The air smelled of tobacco smoke, expensive perfume, mezcal, and the particular confidence of people who believed money made consequence optional.

Mateo loved that smell.

He wore it like a second suit.

His actual suit was half ruined by midnight.

The jacket hung open, his tie was missing, and his shirt collar carried a faint stain from Valeria’s lipstick where she had leaned in too close and laughed too softly.

She sat curled against him as if the whole room had been arranged for her comfort.

One manicured hand rested on his chest.

The other circled the rim of a champagne flute she had barely touched.

Mateo wanted everyone watching.

He had always wanted that.

When he married Camila, he had wanted the cathedral full, the photographers outside, the business papers calling it the union of two elegant families.

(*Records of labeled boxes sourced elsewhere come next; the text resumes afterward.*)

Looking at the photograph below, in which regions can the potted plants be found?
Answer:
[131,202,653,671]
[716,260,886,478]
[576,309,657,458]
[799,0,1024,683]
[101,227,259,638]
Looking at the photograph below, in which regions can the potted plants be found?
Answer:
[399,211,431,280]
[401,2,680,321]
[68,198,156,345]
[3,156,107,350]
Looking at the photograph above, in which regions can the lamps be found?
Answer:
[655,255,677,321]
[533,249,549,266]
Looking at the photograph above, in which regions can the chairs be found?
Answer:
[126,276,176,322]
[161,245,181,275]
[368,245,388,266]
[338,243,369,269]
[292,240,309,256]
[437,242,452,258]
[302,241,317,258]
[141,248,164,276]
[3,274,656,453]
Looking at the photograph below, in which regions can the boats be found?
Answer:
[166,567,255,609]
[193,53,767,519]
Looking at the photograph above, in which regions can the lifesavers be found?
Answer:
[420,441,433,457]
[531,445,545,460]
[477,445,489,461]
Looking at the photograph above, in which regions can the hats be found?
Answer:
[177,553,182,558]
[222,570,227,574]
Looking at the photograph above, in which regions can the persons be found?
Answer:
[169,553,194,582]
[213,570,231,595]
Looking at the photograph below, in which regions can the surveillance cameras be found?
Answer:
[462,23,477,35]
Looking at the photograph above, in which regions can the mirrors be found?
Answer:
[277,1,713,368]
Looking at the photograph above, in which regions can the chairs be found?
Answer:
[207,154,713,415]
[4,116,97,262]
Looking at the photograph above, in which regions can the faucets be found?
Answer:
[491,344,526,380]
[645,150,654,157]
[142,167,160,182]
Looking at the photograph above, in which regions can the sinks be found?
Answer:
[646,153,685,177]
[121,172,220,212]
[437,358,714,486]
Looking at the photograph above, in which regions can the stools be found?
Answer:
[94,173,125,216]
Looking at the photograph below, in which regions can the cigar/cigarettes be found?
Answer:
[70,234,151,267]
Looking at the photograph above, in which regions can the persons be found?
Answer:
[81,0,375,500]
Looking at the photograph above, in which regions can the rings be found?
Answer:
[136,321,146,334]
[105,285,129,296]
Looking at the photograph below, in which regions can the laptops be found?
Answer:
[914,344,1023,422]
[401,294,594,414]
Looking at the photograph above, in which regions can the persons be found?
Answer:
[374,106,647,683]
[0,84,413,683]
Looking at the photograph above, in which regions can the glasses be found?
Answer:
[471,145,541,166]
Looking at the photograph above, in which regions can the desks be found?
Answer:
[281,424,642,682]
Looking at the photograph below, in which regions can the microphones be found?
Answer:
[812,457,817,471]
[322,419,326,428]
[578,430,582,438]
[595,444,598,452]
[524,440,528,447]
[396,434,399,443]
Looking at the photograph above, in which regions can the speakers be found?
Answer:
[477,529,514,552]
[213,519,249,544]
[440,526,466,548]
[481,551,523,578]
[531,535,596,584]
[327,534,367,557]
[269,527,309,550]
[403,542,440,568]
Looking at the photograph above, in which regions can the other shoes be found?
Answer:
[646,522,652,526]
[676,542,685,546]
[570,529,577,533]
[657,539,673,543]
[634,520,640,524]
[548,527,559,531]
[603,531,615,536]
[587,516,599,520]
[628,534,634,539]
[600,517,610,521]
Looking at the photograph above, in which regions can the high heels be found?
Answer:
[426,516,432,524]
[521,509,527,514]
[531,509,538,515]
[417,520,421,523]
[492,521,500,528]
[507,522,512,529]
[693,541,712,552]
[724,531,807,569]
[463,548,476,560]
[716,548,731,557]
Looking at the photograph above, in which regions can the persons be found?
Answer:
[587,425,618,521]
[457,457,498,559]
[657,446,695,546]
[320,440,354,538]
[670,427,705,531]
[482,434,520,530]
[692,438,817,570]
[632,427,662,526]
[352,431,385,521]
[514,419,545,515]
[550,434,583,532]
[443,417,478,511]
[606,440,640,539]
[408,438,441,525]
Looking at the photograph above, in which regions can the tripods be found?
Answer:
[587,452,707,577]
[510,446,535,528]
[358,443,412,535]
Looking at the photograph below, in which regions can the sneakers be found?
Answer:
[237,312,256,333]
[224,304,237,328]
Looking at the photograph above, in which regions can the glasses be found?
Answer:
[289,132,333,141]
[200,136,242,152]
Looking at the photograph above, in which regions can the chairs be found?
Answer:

He had wanted her beauty, her name, her quiet loyalty, and the way she softened a room without ever needing to dominate it.

Camila had mistaken that attention for love at first.

She learned slowly.

Love asks how you are when nobody else is listening.

Performance asks whether the room can see what it owns.

By the time she was eight months pregnant, Camila understood the difference, but understanding did not make her less trapped inside it.

The mansion in the most exclusive part of the city was in Mateo’s name.

The gate codes were on Mateo’s phone.

The emergency contact forms from Clínica Santa Elena listed Mateo first because he had insisted on it during the hospital tour two weeks before the fall.

He had stood beside her in the maternity wing with one hand on the small of her back and told the nurse, smiling, that he would never be unreachable.